- **The exercise**
Please copy the data from the line with "What is the" through the end of the data, requests included. In the answers only, multiply every number (distances and coordinates alike) by 1.1 and round each result to as many decimal places as the original had, with halves rounded up.

# START OF Input

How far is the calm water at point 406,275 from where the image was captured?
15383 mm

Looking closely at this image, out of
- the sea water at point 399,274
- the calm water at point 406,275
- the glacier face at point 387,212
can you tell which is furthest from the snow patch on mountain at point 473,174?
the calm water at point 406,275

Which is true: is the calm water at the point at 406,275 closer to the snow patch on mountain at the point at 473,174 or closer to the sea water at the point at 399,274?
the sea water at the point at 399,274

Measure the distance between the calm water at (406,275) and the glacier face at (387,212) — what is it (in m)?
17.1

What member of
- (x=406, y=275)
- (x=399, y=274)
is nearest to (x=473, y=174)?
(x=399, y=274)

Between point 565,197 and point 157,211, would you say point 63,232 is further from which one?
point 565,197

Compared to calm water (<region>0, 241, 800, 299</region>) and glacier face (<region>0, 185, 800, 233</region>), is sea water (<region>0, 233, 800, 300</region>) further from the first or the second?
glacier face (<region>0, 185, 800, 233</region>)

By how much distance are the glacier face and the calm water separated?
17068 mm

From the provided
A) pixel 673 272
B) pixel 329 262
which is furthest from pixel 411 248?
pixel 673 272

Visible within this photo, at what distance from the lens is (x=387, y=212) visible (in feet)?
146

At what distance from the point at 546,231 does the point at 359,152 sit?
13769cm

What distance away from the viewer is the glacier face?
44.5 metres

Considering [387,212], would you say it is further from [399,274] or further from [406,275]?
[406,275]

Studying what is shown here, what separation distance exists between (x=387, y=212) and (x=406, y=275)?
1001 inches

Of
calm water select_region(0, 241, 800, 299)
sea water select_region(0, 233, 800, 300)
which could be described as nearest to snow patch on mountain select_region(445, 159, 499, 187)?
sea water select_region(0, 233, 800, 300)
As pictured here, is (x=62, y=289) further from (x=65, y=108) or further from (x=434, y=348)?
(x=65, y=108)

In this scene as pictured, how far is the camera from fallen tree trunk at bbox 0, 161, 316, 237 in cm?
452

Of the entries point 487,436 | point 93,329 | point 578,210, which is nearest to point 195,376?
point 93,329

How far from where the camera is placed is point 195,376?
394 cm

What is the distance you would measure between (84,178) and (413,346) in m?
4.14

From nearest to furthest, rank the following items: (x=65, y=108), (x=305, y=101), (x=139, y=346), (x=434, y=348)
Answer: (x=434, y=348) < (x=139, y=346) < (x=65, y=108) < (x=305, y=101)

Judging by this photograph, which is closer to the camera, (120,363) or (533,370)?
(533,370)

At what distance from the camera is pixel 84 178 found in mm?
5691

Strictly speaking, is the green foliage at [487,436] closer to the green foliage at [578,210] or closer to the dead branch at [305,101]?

# END OF Input

- **Exercise result**
What is the distance you would measure between (84,178) and (413,346) in m?
4.55

From nearest to furthest, rank the following items: (x=65, y=108), (x=305, y=101), (x=139, y=346), (x=434, y=348)
Answer: (x=477, y=383) < (x=153, y=381) < (x=72, y=119) < (x=336, y=111)

Judging by this photograph, which is closer to the camera, (120,363) or (533,370)?
(586,407)

At what distance from the camera is pixel 84 178 found in mm?
6260

Strictly speaking, is the green foliage at [487,436] closer to the green foliage at [578,210] or closer to the dead branch at [305,101]?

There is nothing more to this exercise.